● WORK ITEM:
Print all of the entries exactly, minus the pictures.

● INPUT FOR THIS TASK:
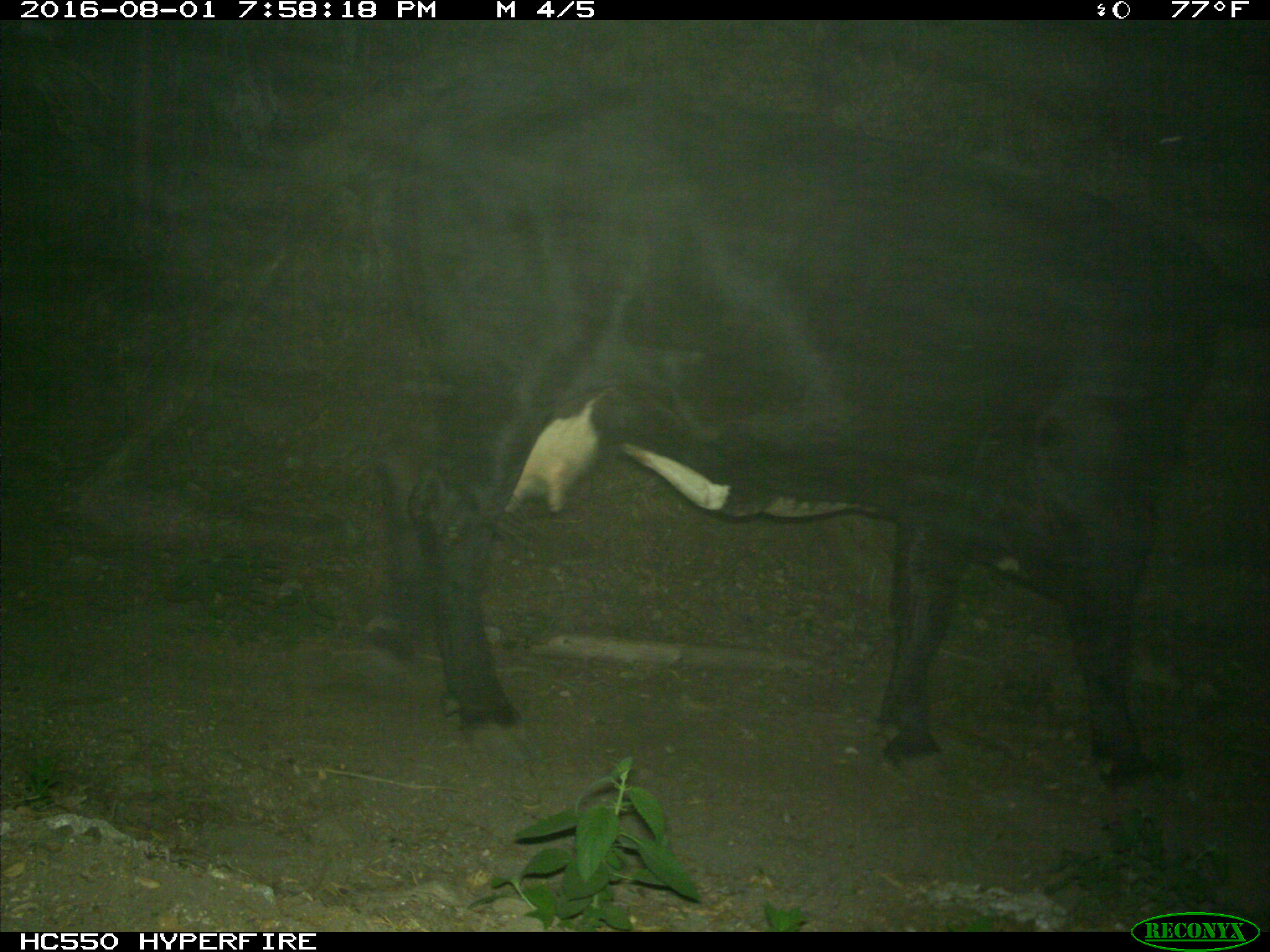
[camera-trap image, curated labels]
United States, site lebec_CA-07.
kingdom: Animalia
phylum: Chordata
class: Mammalia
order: Artiodactyla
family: Bovidae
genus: Bos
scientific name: Bos taurus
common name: domestic cow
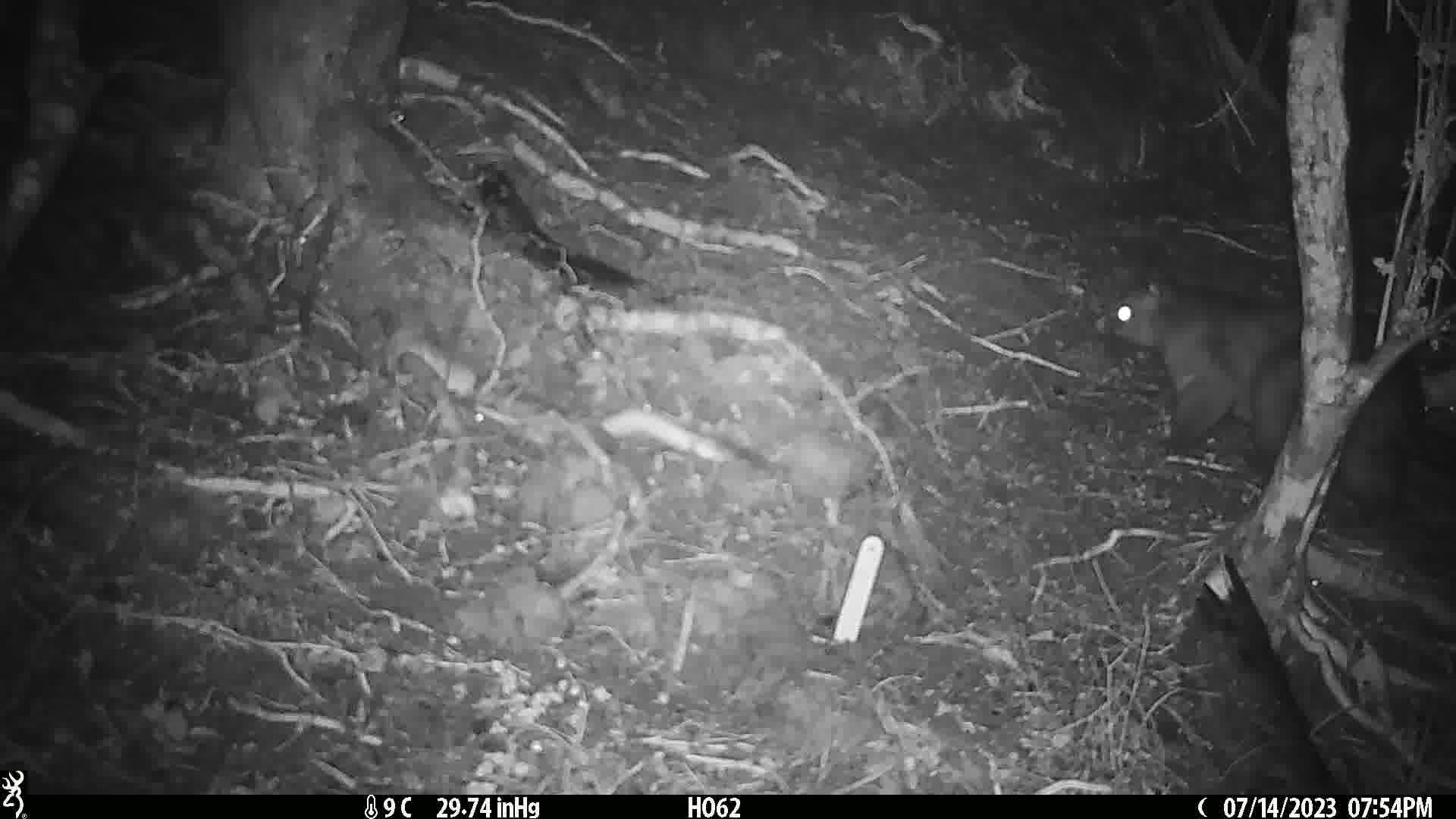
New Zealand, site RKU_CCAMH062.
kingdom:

● TASK ANSWER:
[camera-trap image, curated labels]
United States, site lebec_CA-07.
kingdom: Animalia
phylum: Chordata
class: Mammalia
order: Artiodactyla
family: Bovidae
genus: Bos
scientific name: Bos taurus
common name: domestic cow
New Zealand, site RKU_CCAMH062.
kingdom:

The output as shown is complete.